SOURCE PASSAGE:
The former (mainly Theorem 4.2, Theorem 4.5, Theorem 5.6, Theorem 5.8, and
Theorem 6.2) were proved on paper and proofs will be included in the
appendix of a long version. Thus, they are not the object of this artifact.
The latter are based on the evaluation of the PyPPAI (Python Probabilistic
Programs Abstract Interpreter, also noted Pyppai) static analyser on a
series of Pyro programs taken from the Pyro webpage. We have implemented
the Pyppai static analyser in OCaml and will make its source code publicly
available. The practical claims made based on the use of Pyppai focus on
two points:
(a) The smoothness static analysis, which conservatively infers sets
of random variables with respect to which the probability density
of a probabilistic programs is "smooth", where smooth means either
differentiable or locally Lipschitz-continuous (the analysis supports
both and takes the property of interest as a parameter).
(b) The selection of reparameterisable random variables for the optimised
inference of a pair of probabilistic programs called a model and a
guide.
The claims related to (a) appear in Table 4 (and Table 8 in the appendix).
The claims related to (b) appear in Table 5 (and Table 9 in the appendix).
Both of these series of claims are the object of this artifact.
==============================================================================
2. Basic testing
==============================================================================
The object of basic testing is to confirm that the Pyppai static analyser
is installed as well as all its dependences and can run normally.
To do this carry out the following operations:
1. open a terminal (using the Applications > Accessories > Byobu Terminal
or Applications > Accessories > Mate Terminal).
2. in the terminal, run the following commands:
cd Desktop/pyppai
make # this step compiles all executables of Pyppai
make reparl # this step performs one instance of our analysis
# on all test cases (should run in a few seconds)
3. open the file "reparl.all" in the Desktop/pyppai directory with a text
editor (emacs, gvim, and vi are available and can be ran from the terminal),
go to the end of the file, and check that all test cases show "OK".

WHAT TO DO:
[a] According to the Pyppai artifact instructions, in what language was the Pyppai static analyzer implemented?
[b] Carry on the Pyppai artifact instructions from their last line.

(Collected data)
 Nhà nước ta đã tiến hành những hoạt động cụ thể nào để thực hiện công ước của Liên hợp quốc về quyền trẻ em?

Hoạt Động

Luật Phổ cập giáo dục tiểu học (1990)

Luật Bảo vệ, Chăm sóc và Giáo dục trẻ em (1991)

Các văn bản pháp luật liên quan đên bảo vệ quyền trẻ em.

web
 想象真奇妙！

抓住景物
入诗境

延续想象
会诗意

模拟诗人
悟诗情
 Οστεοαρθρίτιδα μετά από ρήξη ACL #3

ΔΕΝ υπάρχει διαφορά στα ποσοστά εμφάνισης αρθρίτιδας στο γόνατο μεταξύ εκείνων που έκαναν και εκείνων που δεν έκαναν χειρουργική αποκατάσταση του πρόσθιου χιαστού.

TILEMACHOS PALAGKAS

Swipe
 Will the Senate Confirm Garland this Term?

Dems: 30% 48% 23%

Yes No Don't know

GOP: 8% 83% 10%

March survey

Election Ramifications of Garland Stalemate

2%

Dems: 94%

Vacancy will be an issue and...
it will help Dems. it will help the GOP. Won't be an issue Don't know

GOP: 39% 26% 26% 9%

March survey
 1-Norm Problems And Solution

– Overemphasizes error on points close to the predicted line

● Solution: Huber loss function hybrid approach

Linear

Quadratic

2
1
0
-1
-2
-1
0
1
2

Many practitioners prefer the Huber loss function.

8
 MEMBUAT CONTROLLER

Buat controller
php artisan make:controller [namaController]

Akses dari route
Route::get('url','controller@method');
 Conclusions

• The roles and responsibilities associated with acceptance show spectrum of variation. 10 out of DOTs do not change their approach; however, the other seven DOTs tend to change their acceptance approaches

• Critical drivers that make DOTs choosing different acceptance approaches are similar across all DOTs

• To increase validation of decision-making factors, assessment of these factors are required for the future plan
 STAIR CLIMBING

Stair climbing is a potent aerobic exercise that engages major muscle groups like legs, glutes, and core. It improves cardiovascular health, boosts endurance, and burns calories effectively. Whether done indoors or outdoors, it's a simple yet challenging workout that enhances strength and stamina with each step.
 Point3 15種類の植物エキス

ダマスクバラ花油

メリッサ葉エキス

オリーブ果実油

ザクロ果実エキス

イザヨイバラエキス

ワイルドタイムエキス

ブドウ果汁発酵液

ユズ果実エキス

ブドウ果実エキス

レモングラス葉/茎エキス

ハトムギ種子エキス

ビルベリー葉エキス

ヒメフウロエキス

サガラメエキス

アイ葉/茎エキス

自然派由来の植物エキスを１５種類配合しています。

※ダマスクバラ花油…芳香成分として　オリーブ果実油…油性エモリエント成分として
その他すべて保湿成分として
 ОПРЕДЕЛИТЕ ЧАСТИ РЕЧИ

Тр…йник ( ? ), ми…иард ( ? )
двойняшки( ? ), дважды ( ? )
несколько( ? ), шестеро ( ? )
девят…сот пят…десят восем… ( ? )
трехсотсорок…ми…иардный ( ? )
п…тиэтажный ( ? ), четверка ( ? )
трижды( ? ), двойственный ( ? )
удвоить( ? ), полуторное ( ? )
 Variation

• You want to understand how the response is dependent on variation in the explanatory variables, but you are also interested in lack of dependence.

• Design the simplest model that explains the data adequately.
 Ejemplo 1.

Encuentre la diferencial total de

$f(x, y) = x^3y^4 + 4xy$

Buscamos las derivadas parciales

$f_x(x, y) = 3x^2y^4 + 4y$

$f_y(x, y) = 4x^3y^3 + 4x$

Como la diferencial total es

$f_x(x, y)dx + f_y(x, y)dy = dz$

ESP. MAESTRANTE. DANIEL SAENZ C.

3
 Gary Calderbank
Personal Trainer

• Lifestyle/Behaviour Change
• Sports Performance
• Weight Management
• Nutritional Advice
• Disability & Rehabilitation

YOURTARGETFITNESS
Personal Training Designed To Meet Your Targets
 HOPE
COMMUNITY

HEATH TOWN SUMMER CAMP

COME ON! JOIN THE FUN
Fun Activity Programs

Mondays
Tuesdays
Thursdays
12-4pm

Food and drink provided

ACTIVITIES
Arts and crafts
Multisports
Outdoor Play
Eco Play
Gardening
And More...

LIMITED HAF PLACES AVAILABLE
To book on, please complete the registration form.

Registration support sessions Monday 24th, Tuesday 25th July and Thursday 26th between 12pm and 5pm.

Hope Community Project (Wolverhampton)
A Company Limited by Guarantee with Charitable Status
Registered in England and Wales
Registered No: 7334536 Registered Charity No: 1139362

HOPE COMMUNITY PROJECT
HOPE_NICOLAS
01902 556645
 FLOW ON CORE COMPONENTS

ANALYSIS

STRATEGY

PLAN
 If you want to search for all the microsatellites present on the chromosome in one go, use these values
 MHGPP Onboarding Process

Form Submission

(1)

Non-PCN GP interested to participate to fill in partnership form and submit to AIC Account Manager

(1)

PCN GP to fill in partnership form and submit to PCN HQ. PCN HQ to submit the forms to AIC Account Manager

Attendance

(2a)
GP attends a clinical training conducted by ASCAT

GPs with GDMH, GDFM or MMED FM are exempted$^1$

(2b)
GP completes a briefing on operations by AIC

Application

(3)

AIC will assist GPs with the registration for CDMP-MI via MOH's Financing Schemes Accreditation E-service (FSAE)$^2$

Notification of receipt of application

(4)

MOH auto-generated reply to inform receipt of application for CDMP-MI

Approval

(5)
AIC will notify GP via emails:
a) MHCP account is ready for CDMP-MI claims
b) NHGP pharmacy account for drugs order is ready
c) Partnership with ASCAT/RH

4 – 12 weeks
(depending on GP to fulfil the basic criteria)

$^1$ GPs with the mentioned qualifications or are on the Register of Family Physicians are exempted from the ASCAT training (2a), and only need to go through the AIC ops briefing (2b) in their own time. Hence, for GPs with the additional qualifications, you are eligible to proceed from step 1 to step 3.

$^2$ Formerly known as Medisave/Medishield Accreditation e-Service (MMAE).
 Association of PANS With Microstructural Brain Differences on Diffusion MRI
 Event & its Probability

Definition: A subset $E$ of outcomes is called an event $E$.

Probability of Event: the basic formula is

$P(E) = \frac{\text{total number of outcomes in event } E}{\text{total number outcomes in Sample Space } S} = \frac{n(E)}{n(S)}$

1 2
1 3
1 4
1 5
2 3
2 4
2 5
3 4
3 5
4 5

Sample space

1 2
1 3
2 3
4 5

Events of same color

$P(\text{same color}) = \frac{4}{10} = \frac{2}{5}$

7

EXPECTED OUTPUTS:
[a] OCaml.

[b]
==============================================================================
3. Evaluation instructions
==============================================================================
This section is divided into four parts. The first part discusses the basic
uses of the pyppai static analyser. The second part describes the list of
test cases. The third part and the fourth part respectively focus on the
reproduction of the claims (a) and (b) (in section 1).
3.1. Running the pyppai analyser.
For the sake of simplicity, we provide a makefile that encapsulates both
the compilation and the execution of the pyppai static analyser. Thus,
all the commands in this section are based on the makefile.
The command for the compilation is based on the dune build system (it is
invoked by 'make' as seen above):
$(DIFF-MAIN):
dune build $(DIFF-MAIN) && cp $(DIFF-MAIN) diff-main.exe
$(DIFF-BATCH):
dune build $(DIFF-BATCH) && cp $(DIFF-BATCH) diff-batch.exe
The execution of Pyppai on each test case is based on the passing of a
number of options which are set in the makefile and in an OCaml file that
includes all the regression testing data. This file is located in:
batch_diff/batch_diff.ml
We encourage the reader to have a look at the parameters described in this
file as we comment them more in detail below.
For each mode (smoothness analysis or reparameterisation), it is possible
to run Pyppai on each example one by one (which is preferable to produce
shorter logs, that are easier to compare with the paper claims) or to run
it on all examples in a same execution (which is best for regression testing
purpose). We explain both in the following, but stress the former as we
think it is easier to check the paper claims.
3.2. Test cases and overview of the makefile targets.
The paper studies 13 model/guide pairs from the Pyro test suite, and 1
model/guide pair from Section 2 of our paper, which are listed below,
together with their position in the list "tests_diff_all" in
batch_diff/batch_diff.ml:
0. air model
1. air guide
2. br model
3. br guide
4. csis model
5. csis guide
6. dmm model
7. dmm guide
8. lda model
9. lda guide
10. sgdef model
11. sgdef guide
12. ssvae model
13. ssvae guide
14. vae model
15. vae guide
16. spnor model
17. spnor guide
18. dpmm model
19. dpmm guide
20. cvae model
21. cvae guide
22. scanvi model
23. scanvi guide
24. prodlda model
25. prodlda guide
26. mhmm model
27. mhmm guide
Furthermore, for each example, the "tests_diff_all" structure contains:
- a link to the source code (file and entry point);
- manually written lists of random variables and learnable parameters,
smoothness information for each random variable or learnable parameter,
which is used to confirm the correctness of the analyses results (we get
back to this in the next two sub-sections).
Moreover, comments give additional explanations regarding to the reasons
why density is smooth or not with respect to certain random variables or
parameters (for which this is more difficult to see). The summary description
of all the examples is given in the paper in Table 3. The source files are
available under the Desktop/srepar directory.
For each test case 'test', the makefile contains 5 entries:
compd.test: compositional differentiability analysis (point (a))
compl.test: compositional lipschitzness analysis (point (a))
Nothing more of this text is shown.